Records from a data collection
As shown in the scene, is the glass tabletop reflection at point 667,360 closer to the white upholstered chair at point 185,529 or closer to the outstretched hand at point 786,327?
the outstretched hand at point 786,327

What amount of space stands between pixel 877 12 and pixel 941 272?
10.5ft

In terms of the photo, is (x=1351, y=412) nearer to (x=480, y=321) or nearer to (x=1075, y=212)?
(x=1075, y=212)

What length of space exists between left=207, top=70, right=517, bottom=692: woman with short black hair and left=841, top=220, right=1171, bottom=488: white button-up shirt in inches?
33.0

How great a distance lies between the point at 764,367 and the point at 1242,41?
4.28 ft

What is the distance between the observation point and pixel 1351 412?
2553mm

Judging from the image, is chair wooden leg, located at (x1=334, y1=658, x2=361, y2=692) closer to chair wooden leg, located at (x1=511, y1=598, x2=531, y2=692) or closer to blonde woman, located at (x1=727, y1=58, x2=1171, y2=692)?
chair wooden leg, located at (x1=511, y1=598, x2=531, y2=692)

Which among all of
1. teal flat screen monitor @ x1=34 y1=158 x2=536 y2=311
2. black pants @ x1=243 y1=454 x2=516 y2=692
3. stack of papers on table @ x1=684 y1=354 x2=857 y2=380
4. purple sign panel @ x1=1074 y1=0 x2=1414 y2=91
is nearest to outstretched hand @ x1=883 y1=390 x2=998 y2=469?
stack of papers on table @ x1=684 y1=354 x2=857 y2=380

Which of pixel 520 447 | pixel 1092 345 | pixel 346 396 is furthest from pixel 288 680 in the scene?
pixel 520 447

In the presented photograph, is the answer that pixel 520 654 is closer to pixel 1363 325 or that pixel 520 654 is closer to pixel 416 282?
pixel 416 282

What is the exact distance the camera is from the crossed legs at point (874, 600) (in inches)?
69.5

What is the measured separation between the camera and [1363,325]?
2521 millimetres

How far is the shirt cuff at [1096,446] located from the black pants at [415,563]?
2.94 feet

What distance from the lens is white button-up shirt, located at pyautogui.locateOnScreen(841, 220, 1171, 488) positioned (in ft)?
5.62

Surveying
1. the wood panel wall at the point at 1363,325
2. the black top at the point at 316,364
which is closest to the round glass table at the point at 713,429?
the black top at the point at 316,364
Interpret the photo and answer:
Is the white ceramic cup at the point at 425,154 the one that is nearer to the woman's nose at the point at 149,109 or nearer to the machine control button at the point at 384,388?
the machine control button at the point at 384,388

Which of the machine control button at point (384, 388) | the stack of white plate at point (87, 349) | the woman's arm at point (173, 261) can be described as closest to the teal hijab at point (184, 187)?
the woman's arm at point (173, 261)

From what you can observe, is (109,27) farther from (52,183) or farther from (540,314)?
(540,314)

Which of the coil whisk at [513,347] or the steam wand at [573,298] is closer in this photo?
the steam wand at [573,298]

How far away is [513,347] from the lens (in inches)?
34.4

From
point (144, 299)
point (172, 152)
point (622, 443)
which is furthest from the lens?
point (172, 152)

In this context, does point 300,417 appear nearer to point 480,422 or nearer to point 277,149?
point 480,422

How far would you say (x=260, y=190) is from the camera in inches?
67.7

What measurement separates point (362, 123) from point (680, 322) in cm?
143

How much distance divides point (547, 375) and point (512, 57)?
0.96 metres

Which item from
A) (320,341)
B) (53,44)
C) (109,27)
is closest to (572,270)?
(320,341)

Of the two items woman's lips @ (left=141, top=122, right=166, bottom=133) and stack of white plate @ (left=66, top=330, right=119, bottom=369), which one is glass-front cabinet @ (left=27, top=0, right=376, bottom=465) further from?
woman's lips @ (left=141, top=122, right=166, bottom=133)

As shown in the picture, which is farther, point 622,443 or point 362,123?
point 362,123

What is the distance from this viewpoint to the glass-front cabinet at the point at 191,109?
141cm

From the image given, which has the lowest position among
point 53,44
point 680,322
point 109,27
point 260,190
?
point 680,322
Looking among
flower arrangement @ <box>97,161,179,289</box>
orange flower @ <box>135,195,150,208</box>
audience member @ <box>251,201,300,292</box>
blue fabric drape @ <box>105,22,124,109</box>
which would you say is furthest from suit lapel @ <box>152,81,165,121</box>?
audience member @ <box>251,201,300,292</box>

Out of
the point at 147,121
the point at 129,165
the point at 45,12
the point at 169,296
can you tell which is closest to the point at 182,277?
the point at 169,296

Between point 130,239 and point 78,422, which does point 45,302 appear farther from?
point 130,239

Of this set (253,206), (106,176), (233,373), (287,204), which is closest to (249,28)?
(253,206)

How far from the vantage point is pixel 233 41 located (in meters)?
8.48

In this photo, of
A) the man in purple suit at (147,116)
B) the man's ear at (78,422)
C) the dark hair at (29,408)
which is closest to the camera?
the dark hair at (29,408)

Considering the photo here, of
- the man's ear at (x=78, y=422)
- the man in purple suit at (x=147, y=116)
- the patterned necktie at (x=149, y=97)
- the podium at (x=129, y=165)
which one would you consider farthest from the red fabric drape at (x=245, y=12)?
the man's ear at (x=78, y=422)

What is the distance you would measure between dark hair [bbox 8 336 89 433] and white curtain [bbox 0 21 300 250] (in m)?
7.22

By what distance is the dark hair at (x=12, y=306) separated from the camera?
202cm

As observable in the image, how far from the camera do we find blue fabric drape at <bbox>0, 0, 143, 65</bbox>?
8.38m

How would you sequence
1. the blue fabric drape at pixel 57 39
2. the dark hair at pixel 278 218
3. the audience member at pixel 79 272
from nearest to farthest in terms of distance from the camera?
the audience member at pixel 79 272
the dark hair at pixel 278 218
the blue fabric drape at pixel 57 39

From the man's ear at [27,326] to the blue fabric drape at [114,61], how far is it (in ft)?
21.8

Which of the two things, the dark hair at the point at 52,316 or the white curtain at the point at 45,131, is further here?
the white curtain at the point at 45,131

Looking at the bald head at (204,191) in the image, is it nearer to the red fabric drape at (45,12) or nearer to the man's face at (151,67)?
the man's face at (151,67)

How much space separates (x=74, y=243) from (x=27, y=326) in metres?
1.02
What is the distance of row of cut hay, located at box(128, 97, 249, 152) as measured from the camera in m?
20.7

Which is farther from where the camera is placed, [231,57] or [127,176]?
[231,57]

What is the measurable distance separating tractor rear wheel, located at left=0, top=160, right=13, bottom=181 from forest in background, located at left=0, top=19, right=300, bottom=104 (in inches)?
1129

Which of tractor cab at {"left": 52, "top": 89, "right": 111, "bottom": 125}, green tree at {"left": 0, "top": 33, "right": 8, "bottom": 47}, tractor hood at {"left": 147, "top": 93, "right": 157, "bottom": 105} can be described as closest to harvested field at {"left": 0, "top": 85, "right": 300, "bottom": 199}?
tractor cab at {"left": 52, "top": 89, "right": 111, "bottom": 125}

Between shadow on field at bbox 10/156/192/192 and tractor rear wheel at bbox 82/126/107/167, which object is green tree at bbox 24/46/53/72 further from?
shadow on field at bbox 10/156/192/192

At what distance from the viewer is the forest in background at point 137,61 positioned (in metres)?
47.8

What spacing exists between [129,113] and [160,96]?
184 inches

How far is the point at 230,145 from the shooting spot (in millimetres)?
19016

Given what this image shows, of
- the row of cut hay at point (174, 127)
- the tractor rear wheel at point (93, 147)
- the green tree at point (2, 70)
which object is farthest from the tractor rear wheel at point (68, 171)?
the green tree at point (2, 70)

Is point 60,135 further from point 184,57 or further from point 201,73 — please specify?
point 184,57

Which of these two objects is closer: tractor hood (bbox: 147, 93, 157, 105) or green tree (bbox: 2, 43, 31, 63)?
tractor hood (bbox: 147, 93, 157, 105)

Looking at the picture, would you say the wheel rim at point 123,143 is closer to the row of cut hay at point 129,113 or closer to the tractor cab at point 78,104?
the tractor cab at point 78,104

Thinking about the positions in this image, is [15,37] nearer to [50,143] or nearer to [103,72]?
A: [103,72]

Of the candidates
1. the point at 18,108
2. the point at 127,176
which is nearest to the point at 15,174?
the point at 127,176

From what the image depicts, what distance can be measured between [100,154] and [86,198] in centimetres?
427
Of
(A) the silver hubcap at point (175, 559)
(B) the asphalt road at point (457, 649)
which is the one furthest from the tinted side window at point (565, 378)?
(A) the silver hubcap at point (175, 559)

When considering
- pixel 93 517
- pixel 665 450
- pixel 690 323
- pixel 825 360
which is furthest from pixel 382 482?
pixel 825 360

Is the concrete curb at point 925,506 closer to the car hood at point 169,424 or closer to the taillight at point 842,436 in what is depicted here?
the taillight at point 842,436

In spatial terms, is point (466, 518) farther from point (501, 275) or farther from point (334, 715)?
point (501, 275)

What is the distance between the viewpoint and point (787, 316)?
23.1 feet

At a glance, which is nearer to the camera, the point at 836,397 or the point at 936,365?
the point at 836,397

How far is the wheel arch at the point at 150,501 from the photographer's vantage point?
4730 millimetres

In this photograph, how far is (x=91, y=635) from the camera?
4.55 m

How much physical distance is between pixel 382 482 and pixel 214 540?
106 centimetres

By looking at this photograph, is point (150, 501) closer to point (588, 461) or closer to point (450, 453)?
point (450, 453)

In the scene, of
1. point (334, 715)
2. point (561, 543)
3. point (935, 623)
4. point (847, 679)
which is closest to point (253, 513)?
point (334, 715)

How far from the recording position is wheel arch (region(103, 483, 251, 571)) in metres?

_WHAT THE TASK REQUIRES_
All lines from the one containing "In spatial terms, is" through the final line of the listing above are to be reproduced exactly; include both and add nothing.

_ANSWER FOR THIS EXERCISE_
In spatial terms, is point (466, 518) farther from point (501, 275) or farther from point (334, 715)?
point (501, 275)

What is the distance between the viewpoint and point (787, 316)?
23.1 feet

At a glance, which is nearer to the camera, the point at 836,397 or the point at 936,365?
the point at 836,397

How far is the wheel arch at the point at 150,501 from the photographer's vantage point?
4730 millimetres

In this photograph, how far is (x=91, y=635) from the camera?
4.55 m

How much physical distance is between pixel 382 482 and pixel 214 540?
106 centimetres

By looking at this photograph, is point (150, 501) closer to point (588, 461) or closer to point (450, 453)?
point (450, 453)

In the scene, of
1. point (334, 715)
2. point (561, 543)
3. point (935, 623)
4. point (847, 679)
which is closest to point (253, 513)?
point (334, 715)

How far from the recording position is wheel arch (region(103, 483, 251, 571)) in metres?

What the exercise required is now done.